Bottom Line: Backups are Crucial
Toy Story 2 teaches us about love, identity, abandonment. Toy Story 2’s production teaches us that backing up your data is really important.
Pixar lost 90% of its file tree in a matter of seconds. They had backups, but nobody knew they were broken because they hadn’t been tested. Luckily, by pure accident, a deus ex machina appeared in the form of a working mother and her home desktop.
It may have happened years ago but, as someone who works in this field, I can tell you: the same problems, the same oversights, are as much with us today as they were back then. Some companies still don’t back up off-site, they don’t perform disaster recovery tests often enough, or they don’t test at all, or they don’t back up at all. This, in spite of the wealth of new tools and services we have today that we didn’t in 1997, like the cloud, which solves most of these problems all at once.

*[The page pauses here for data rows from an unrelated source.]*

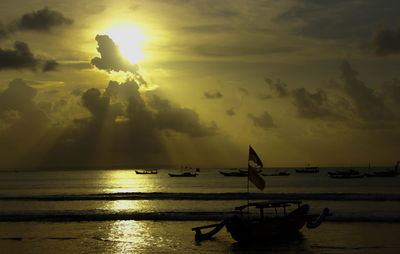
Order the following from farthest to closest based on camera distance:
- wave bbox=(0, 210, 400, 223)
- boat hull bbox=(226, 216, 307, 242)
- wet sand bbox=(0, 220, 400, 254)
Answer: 1. wave bbox=(0, 210, 400, 223)
2. boat hull bbox=(226, 216, 307, 242)
3. wet sand bbox=(0, 220, 400, 254)

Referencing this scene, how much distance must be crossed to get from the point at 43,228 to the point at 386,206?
115ft

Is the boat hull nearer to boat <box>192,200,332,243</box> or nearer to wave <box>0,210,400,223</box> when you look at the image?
Answer: boat <box>192,200,332,243</box>

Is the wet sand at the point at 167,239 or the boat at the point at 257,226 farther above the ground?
the boat at the point at 257,226

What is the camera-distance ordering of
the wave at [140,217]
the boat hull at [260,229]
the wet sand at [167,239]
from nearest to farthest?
the wet sand at [167,239] → the boat hull at [260,229] → the wave at [140,217]

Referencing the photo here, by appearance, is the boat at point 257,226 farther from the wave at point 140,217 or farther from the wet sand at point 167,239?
the wave at point 140,217

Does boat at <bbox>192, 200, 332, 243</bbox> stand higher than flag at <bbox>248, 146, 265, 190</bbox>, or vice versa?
flag at <bbox>248, 146, 265, 190</bbox>

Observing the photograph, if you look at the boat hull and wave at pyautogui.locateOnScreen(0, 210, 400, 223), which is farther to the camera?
wave at pyautogui.locateOnScreen(0, 210, 400, 223)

(A license plate in Toy Story 4 which reads “RMRF97”; image capture via u/Numerous-Lemon)
Whether you’re an executive managing tens of millions of dollars in value, or just a person who has important stuff on your computer, it’s important to learn the lessons of the past. Pixar did. According to The Next Web, following their crisis:
The systems administrators definitely “went through some deep soul-searching” about the backup plans and came to the big production meeting with a new backup plan in place, which was talked over very thoroughly.

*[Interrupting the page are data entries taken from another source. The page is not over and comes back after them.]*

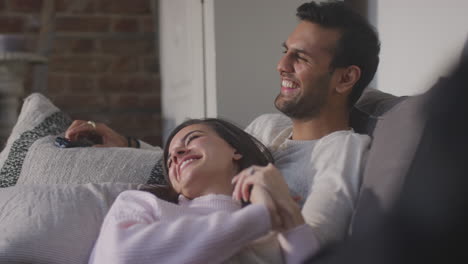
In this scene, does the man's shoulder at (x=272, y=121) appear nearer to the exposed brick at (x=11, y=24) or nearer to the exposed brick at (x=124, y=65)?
the exposed brick at (x=124, y=65)

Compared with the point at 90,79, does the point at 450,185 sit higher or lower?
higher

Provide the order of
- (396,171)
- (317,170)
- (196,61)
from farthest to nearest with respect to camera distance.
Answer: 1. (196,61)
2. (317,170)
3. (396,171)

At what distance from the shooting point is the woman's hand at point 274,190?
97 cm

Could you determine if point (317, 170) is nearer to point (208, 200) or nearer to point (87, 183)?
point (208, 200)

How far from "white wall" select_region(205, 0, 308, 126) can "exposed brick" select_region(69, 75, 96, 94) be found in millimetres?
1569

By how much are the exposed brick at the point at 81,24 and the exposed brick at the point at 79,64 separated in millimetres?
164

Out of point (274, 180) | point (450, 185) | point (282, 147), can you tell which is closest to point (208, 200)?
point (274, 180)

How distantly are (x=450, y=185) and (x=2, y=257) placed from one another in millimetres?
→ 878

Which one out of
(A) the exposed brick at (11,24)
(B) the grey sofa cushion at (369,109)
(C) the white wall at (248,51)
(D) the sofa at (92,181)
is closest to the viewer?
(D) the sofa at (92,181)

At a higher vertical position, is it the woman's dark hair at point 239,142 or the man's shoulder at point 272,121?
the woman's dark hair at point 239,142

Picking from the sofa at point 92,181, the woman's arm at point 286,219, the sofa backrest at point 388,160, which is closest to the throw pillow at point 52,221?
the sofa at point 92,181

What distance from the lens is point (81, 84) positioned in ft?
12.5

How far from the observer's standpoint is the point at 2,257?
3.76 ft

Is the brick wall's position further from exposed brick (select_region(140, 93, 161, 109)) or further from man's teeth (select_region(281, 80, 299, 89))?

Oddly enough, it ended up making no difference. In December, 1998, four of Pixar’s best writers were tasked with taking a look at the final movie and...they didn’t like it. They rewrote the whole thing, and the studio had to start everything over from scratch.
So there you go. If you’d like the chance to rebuild your entire company from scratch--everything you’ve worked on, everything you’ve built, back to square one--then maybe backing up isn’t necessary for you. Otherwise, it probably is.